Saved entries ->
'''

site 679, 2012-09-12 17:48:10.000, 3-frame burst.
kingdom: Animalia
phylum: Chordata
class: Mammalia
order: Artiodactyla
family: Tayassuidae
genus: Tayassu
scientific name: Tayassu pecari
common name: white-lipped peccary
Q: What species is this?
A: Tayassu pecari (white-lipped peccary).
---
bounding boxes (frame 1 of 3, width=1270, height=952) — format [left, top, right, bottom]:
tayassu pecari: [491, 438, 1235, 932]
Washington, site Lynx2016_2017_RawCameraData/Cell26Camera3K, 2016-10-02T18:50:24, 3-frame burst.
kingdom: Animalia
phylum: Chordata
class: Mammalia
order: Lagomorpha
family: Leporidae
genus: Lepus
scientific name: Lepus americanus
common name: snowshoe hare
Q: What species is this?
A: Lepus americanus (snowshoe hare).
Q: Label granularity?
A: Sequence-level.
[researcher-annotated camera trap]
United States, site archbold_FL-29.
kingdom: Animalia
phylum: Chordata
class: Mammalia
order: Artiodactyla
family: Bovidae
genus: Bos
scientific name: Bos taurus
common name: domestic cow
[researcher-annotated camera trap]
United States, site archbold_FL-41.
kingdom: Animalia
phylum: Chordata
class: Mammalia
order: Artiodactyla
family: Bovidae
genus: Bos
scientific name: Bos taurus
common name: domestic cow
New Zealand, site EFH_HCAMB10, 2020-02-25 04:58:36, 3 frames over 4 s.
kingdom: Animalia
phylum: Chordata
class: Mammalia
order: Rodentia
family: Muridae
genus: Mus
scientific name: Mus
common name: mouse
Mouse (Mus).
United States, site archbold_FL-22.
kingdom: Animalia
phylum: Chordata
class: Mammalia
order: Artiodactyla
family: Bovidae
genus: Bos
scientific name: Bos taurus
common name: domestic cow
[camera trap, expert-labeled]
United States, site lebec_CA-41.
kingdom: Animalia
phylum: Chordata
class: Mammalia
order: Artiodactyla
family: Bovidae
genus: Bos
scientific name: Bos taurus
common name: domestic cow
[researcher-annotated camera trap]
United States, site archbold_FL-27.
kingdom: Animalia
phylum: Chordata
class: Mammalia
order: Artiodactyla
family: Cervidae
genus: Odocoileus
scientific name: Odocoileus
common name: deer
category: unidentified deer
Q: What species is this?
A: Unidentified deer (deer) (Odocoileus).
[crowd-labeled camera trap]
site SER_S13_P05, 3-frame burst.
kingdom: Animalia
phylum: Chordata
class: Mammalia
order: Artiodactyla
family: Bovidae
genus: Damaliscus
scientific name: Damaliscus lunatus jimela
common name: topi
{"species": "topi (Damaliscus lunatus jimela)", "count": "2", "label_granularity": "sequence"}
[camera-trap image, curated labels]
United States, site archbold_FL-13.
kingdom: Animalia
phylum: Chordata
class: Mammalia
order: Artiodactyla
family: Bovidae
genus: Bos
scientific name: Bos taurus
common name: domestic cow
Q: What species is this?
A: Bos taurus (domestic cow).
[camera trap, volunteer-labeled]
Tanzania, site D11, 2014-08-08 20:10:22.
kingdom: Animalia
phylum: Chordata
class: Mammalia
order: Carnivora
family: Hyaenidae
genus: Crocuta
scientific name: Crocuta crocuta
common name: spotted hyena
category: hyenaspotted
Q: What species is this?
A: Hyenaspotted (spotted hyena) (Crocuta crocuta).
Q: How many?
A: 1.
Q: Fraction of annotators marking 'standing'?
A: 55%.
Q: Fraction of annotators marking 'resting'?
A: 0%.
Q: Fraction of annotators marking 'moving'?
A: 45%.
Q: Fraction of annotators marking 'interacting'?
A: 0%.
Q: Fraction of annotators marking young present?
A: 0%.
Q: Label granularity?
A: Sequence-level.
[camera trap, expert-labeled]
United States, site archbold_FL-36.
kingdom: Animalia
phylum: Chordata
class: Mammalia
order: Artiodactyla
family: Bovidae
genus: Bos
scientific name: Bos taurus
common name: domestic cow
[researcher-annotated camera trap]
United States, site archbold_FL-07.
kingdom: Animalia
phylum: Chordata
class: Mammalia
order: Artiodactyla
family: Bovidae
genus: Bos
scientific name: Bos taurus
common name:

'''

Assignment -> All of the entries above need to be reproduced exactly.

Output for this exercise ->
site 679, 2012-09-12 17:48:10.000, 3-frame burst.
kingdom: Animalia
phylum: Chordata
class: Mammalia
order: Artiodactyla
family: Tayassuidae
genus: Tayassu
scientific name: Tayassu pecari
common name: white-lipped peccary
Q: What species is this?
A: Tayassu pecari (white-lipped peccary).
---
bounding boxes (frame 1 of 3, width=1270, height=952) — format [left, top, right, bottom]:
tayassu pecari: [491, 438, 1235, 932]
Washington, site Lynx2016_2017_RawCameraData/Cell26Camera3K, 2016-10-02T18:50:24, 3-frame burst.
kingdom: Animalia
phylum: Chordata
class: Mammalia
order: Lagomorpha
family: Leporidae
genus: Lepus
scientific name: Lepus americanus
common name: snowshoe hare
Q: What species is this?
A: Lepus americanus (snowshoe hare).
Q: Label granularity?
A: Sequence-level.
[researcher-annotated camera trap]
United States, site archbold_FL-29.
kingdom: Animalia
phylum: Chordata
class: Mammalia
order: Artiodactyla
family: Bovidae
genus: Bos
scientific name: Bos taurus
common name: domestic cow
[researcher-annotated camera trap]
United States, site archbold_FL-41.
kingdom: Animalia
phylum: Chordata
class: Mammalia
order: Artiodactyla
family: Bovidae
genus: Bos
scientific name: Bos taurus
common name: domestic cow
New Zealand, site EFH_HCAMB10, 2020-02-25 04:58:36, 3 frames over 4 s.
kingdom: Animalia
phylum: Chordata
class: Mammalia
order: Rodentia
family: Muridae
genus: Mus
scientific name: Mus
common name: mouse
Mouse (Mus).
United States, site archbold_FL-22.
kingdom: Animalia
phylum: Chordata
class: Mammalia
order: Artiodactyla
family: Bovidae
genus: Bos
scientific name: Bos taurus
common name: domestic cow
[camera trap, expert-labeled]
United States, site lebec_CA-41.
kingdom: Animalia
phylum: Chordata
class: Mammalia
order: Artiodactyla
family: Bovidae
genus: Bos
scientific name: Bos taurus
common name: domestic cow
[researcher-annotated camera trap]
United States, site archbold_FL-27.
kingdom: Animalia
phylum: Chordata
class: Mammalia
order: Artiodactyla
family: Cervidae
genus: Odocoileus
scientific name: Odocoileus
common name: deer
category: unidentified deer
Q: What species is this?
A: Unidentified deer (deer) (Odocoileus).
[crowd-labeled camera trap]
site SER_S13_P05, 3-frame burst.
kingdom: Animalia
phylum: Chordata
class: Mammalia
order: Artiodactyla
family: Bovidae
genus: Damaliscus
scientific name: Damaliscus lunatus jimela
common name: topi
{"species": "topi (Damaliscus lunatus jimela)", "count": "2", "label_granularity": "sequence"}
[camera-trap image, curated labels]
United States, site archbold_FL-13.
kingdom: Animalia
phylum: Chordata
class: Mammalia
order: Artiodactyla
family: Bovidae
genus: Bos
scientific name: Bos taurus
common name: domestic cow
Q: What species is this?
A: Bos taurus (domestic cow).
[camera trap, volunteer-labeled]
Tanzania, site D11, 2014-08-08 20:10:22.
kingdom: Animalia
phylum: Chordata
class: Mammalia
order: Carnivora
family: Hyaenidae
genus: Crocuta
scientific name: Crocuta crocuta
common name: spotted hyena
category: hyenaspotted
Q: What species is this?
A: Hyenaspotted (spotted hyena) (Crocuta crocuta).
Q: How many?
A: 1.
Q: Fraction of annotators marking 'standing'?
A: 55%.
Q: Fraction of annotators marking 'resting'?
A: 0%.
Q: Fraction of annotators marking 'moving'?
A: 45%.
Q: Fraction of annotators marking 'interacting'?
A: 0%.
Q: Fraction of annotators marking young present?
A: 0%.
Q: Label granularity?
A: Sequence-level.
[camera trap, expert-labeled]
United States, site archbold_FL-36.
kingdom: Animalia
phylum: Chordata
class: Mammalia
order: Artiodactyla
family: Bovidae
genus: Bos
scientific name: Bos taurus
common name: domestic cow
[researcher-annotated camera trap]
United States, site archbold_FL-07.
kingdom: Animalia
phylum: Chordata
class: Mammalia
order: Artiodactyla
family: Bovidae
genus: Bos
scientific name: Bos taurus
common name:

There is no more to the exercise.